Oil and gas sector ‘needs continuity’, says Scottish Labour deputy leader

Labour Party leader Jeremy Corbyn (right) with newly elected Scottish Labour leader Richard Leonard and Lesley Laird MP ahead of the party's National Executive Committee (NEC) meeting in Glasgow. PRESS ASSOCIATION Photo. Picture date: Sunday November 26, 2017. See PA story SCOTLAND Labour. Photo credit should read: John Linton/PA Wire
Labour Party leader Jeremy Corbyn (right) with newly elected Scottish Labour leader Richard Leonard and Lesley Laird MP ahead of the party's National Executive Committee (NEC) meeting in Glasgow. PRESS ASSOCIATION Photo. Picture date: Sunday November 26, 2017. See PA story SCOTLAND Labour.
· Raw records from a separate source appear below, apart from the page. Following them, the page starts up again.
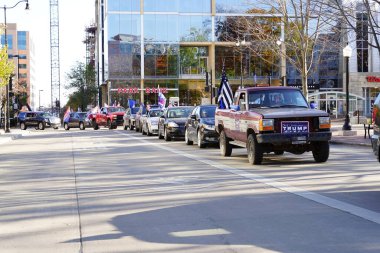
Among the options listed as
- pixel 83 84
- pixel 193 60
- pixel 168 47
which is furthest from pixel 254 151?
pixel 83 84

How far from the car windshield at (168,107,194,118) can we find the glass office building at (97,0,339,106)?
42759 mm

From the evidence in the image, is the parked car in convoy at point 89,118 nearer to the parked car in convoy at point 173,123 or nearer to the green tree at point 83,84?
the parked car in convoy at point 173,123

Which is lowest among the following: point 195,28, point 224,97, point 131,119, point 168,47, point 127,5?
point 131,119

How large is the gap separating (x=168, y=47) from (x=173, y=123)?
4664 cm

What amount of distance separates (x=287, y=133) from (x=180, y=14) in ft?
198

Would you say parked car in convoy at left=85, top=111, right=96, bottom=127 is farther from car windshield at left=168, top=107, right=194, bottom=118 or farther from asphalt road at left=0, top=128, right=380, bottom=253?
asphalt road at left=0, top=128, right=380, bottom=253

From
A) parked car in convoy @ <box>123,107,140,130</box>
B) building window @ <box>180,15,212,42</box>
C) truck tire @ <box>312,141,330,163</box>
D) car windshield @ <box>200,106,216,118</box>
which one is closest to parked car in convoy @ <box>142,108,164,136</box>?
parked car in convoy @ <box>123,107,140,130</box>

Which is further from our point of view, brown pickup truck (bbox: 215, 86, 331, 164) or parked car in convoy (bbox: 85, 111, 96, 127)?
parked car in convoy (bbox: 85, 111, 96, 127)

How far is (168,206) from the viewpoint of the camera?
928 centimetres

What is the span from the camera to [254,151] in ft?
48.8

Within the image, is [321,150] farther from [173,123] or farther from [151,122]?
[151,122]

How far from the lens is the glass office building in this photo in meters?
71.5

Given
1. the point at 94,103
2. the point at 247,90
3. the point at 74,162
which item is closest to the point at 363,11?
the point at 247,90

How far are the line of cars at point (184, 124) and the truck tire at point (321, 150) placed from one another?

Photo credit should read: John Linton/PA Wire

Scottish Labour deputy leader Lesley Laird visited Aberdeen to speak to oil and fish industry leaders.

Ms Laird, who is also shadow Scottish Secretary, met staff from Oil and Gas UK to discuss concerns about long-term plans for the sector, as well as Brexit.

Concerns have been highlighted about the number of energy ministers appointed at Westminister over recent years, with Claire Perry being the latest appointee to the post.

“The industry does need some continuity,” said Ms Laird. “It takes time to build up knowledge and expertise in such a complex area.

“(It’s) a bit like a football team…if you constantly change the players then you can’t expect to get the best performance.”

Ms Laird also pledged to take up concerns with overpayments for the apprenticeship levy with the Scottish and UK governments.

She said: “In some instances companies are paying twice because as a member of the industry body they already pay to support training and development.

“Since the introduction of the apprenticeship levy, in some cases they are having to pay again – so they are being double-taxed if you like.

“We have raised this already with Scottish Energy Minister Paul Wheelhouse, who I think is amenable to looking into these cases, so I will contact him again.”

Ms Laird also met Mike Park, chief executive of the Scottish White Fish Producers Association, and Ian Gatt, president of the Scottish Fishermen’s Federation, who were concerned about Brexit negotiations.

“They would like to see a recognition fishing doesn’t have to be under the ‘either in or out’ umbrella,” she said. “We are coming up to some major deadlines for the sector and, without political leadership, businesses are starting to have to decide what they need to do to stop themselves falling off a cliff edge.”